EDR720
 StartSyllabusClassLibraryCommunicate
Help EDR720 : The Class : Methodology : Delimitations : Online Reading

Online Reading: Electronic Textbook: Limitations and Delimitations

As I mentioned earlier, I realize that, strictly speaking, these are not part of our "bare-bones, 1st-shot" rough outline of the doctoral research proposal. However, I have noticed many students struggling with the meaning of these terms in Dissertation Seminar, when they are trying to package a prospectus. Thus, I want to give you a head start on what these terms mean, and how they are distinctly different.
  1. Limitations

    These relate to a concept called the internal validity of your study design.

    Read about Internal Validity by Bill Trochim of Cornell


    Internal Validity


    It is unfortunate, by the way, that research terminology has used the same base term, "validity," in two distinctly different ways.

    1. Our Intro partners already know (and the rest of you will, too, soon!) that when referring to instrumentation construction, validity means "did I measure what I thought I did?" If I say it's a test of "depression," is that what I'm truly picking up - or could my responses accidentally be contaminated or confounded by, say, "anxiety," which I'm told by ed. psych. friends is actually a surprisingly 'close correlate' of "depression?"

    2. When referring to the design methodology, and when prefaced as internal validity, validity has a closely related meaning. It refers to the credibility or believability of the findings and results. In other words, "did things happen for the reasons that you say they did? or could those findings and results, and therefore your conclusions, have become accidentally contaminated by some other variable(s) or factor(s) that you were unable to control, randomize, match subjects on, etc.?"

    If you've read through Introduction to Research Module 4, you have probably concluded that the experimental family of designs has the highest internal validity. This is due to their relatively "tight control" and/or randomization of a wide variety of such potential contaminating factors or variables. Through these procedures, we can be "more sure" that 'the treatment caused the outcome(s)' that we observe. Another way of looking at this is: we can safely attribute the results to that treatment. This control and randomization of as many other potential contaminants or causes gives our belief such high credibility: e.g., internal validity.

    In a general sense, in "Limitations" you'd cast a critical eye on your design -- which, by the way, is not to imply that it's "bad" if it isn't experimental in nature! In fact, we'll soon see that we have to 'pay a price' in terms of such 'high internal validity' of experimental designs!' And you would, for your "Limitations," "thoroughly brainstorm" a listing of as many other such potential "causes," "contaminants," "uncontrolled factors," etc., as possible that could very well have 'crept into' your study design and produced the results that you obtained.

    To get you started on such brainstorming, let me share with you a listing of some commonly accepted "families" of "Limitations," or "threats to internal validity." These happen to be from William Wiersma, Research Methods in Education, 6th ed., 1994: Simon & Schuster, Pubishers.

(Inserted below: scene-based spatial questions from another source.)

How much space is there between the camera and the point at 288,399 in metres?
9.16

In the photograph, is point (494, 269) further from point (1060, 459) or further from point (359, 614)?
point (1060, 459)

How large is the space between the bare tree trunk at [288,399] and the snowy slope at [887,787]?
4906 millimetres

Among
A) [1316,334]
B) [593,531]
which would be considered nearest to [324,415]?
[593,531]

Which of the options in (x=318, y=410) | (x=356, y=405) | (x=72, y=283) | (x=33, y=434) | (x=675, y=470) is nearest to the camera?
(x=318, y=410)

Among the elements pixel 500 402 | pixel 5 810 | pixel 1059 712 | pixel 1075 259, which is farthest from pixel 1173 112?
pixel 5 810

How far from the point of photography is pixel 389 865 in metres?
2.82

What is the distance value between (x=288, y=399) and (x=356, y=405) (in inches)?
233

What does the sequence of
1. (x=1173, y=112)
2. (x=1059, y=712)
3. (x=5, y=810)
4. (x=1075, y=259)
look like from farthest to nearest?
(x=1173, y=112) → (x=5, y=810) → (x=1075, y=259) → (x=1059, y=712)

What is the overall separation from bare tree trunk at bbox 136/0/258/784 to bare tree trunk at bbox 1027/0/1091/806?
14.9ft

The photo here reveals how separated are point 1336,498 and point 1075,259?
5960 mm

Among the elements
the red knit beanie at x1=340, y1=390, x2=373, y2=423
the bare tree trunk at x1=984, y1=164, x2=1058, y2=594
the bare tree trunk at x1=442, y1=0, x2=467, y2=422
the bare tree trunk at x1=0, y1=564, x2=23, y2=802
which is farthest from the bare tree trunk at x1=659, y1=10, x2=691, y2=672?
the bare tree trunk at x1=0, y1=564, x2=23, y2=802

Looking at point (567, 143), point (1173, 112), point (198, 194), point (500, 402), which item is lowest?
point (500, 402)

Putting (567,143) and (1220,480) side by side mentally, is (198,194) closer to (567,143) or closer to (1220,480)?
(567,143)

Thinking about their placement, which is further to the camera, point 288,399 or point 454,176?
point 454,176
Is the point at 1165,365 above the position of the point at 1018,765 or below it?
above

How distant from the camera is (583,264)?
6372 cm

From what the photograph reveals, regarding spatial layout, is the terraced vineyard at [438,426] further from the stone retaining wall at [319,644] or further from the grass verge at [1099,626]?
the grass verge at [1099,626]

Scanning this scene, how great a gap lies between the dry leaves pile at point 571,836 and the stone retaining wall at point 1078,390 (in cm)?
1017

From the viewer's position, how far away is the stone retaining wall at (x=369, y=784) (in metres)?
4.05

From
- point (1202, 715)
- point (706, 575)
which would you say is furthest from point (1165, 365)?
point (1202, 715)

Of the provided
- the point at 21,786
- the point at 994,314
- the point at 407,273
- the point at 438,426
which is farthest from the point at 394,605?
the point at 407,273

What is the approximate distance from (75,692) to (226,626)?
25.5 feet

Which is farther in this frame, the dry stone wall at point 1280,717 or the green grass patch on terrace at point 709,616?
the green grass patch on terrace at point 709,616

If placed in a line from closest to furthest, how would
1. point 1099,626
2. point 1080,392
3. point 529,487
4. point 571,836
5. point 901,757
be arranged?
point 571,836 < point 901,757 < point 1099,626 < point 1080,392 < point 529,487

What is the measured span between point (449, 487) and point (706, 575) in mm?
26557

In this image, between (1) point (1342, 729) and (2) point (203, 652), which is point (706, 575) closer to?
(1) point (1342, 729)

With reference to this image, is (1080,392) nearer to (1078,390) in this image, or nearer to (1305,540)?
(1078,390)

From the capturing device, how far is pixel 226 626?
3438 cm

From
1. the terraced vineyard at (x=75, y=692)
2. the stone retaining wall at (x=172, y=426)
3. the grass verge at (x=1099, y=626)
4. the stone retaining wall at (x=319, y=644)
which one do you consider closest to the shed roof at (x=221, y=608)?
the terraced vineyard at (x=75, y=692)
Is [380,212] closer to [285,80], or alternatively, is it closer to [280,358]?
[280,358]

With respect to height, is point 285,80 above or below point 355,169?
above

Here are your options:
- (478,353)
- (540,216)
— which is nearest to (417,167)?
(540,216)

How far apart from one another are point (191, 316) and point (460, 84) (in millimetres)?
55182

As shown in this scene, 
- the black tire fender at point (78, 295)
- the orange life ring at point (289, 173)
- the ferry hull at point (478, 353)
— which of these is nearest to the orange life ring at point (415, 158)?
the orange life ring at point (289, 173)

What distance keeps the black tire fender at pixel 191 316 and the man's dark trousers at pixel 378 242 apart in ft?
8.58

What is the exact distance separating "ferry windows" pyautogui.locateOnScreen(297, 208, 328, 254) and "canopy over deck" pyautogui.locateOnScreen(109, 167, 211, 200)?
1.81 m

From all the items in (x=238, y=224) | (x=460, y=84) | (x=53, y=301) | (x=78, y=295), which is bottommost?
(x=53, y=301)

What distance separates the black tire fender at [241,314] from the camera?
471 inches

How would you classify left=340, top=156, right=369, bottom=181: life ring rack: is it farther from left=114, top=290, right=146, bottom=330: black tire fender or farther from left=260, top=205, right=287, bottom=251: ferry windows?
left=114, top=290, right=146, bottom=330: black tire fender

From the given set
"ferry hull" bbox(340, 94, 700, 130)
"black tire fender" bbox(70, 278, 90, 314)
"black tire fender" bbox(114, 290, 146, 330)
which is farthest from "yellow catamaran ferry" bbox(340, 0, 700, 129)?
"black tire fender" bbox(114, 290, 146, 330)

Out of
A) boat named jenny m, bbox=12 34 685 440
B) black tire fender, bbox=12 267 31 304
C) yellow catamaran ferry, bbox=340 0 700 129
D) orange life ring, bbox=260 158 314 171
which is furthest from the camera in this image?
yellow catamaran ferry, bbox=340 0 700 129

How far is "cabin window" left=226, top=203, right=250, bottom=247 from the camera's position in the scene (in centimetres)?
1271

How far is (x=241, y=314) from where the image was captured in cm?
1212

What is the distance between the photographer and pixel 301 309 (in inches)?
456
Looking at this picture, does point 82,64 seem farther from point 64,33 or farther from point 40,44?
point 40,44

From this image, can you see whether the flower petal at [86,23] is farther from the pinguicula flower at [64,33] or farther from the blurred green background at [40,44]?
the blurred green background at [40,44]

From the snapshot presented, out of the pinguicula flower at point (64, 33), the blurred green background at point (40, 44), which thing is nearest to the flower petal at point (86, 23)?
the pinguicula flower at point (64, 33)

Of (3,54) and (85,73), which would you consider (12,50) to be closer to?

Virtually any intro and/or intermediate research design book will list and define these terms similarly, however: they're 'that universal!'


    Table 1.
    Threats to Internal Validity
    adapted from Wiersma, Research Methods in Education

    Threat Example
    1. History - unanticipated events occurring while the study is in progress that affect the dependent variable(s). 1. During a relatively short instructional experiment, one group of subjects misses some instruction because of a sudden power failure at the school.
    2. Maturation - processes and changes occurring within the subject(s) simply as a function of the passing of time, rather than anything "done" or "not done" by the researcher. 2. In a learning experiment, subject performance begins decreasing after about 50 minutes simply because of fatigue.
    3. Testing - the effect of taking one test upon the scores of a subsequent test. 3. In a study in which performance on a logical reasoning test is the dependent variable, the content of the pretest 'cues' the subjects about what is likely to appear on the posttest.
    4. Instrumentation - an effect due to inconsistent use of the measuring instrument(s). 4. Two assistants in an instructional study administered the posttest with slightly different instructions and procedures (e.g., maximum time allowed for the students to complete one section before proceeding to the following section).
    5. Statistical regression - an effect caused by a tendency for subjects to 'regress' from extreme high or low initial scores back to a more 'moderate' or 'average' level of performance on subsequent tests. 5. In a study involving reading instruction, subjects initially grouped on the factor of 'poor' pretest reading scores show considerably greater gains than the average readers. It is important to keep in mind that this is a quantitative artifact that is bound to happen anyway, regardless of the quality or impact of the 'treatment' (e.g., reading instruction), simply due to the 'poor' initial grouping.
    6. Differential selection of subjects - an effect due to the groups of subjects not being randomly assigned or selected (***: NOTE: PLEASE SEE INTRO # 5 ON THIS!); but rather, a selection factor is operating such that the groups are not equivalent. 6. The 'experimental' group in an instructional experiment happens to consist of a 'high-IQ' class, while the control group happens to be an 'average-IQ' class. The question arises: wouldn't the first group have been likely to do better anyway? regardless of the impact or quality of the 'treatment?'
    7. Experimental mortality or differential loss of subjects - an effect due to subjects dropping out of the study on a non-random basis. 7. In a health experiment designed to determine the effects of various exercises, those subjects who find exercise to be most difficult also stop participating.
    8. Selection-maturation interaction - an effect of maturation not being consistent across the groups due to some selection factor. 8. In a problem-solving experiment, intact groups of junior high school students and senior high school students are involved. The junior high subjects happen to tire of the task sooner than the older, senior high subjects.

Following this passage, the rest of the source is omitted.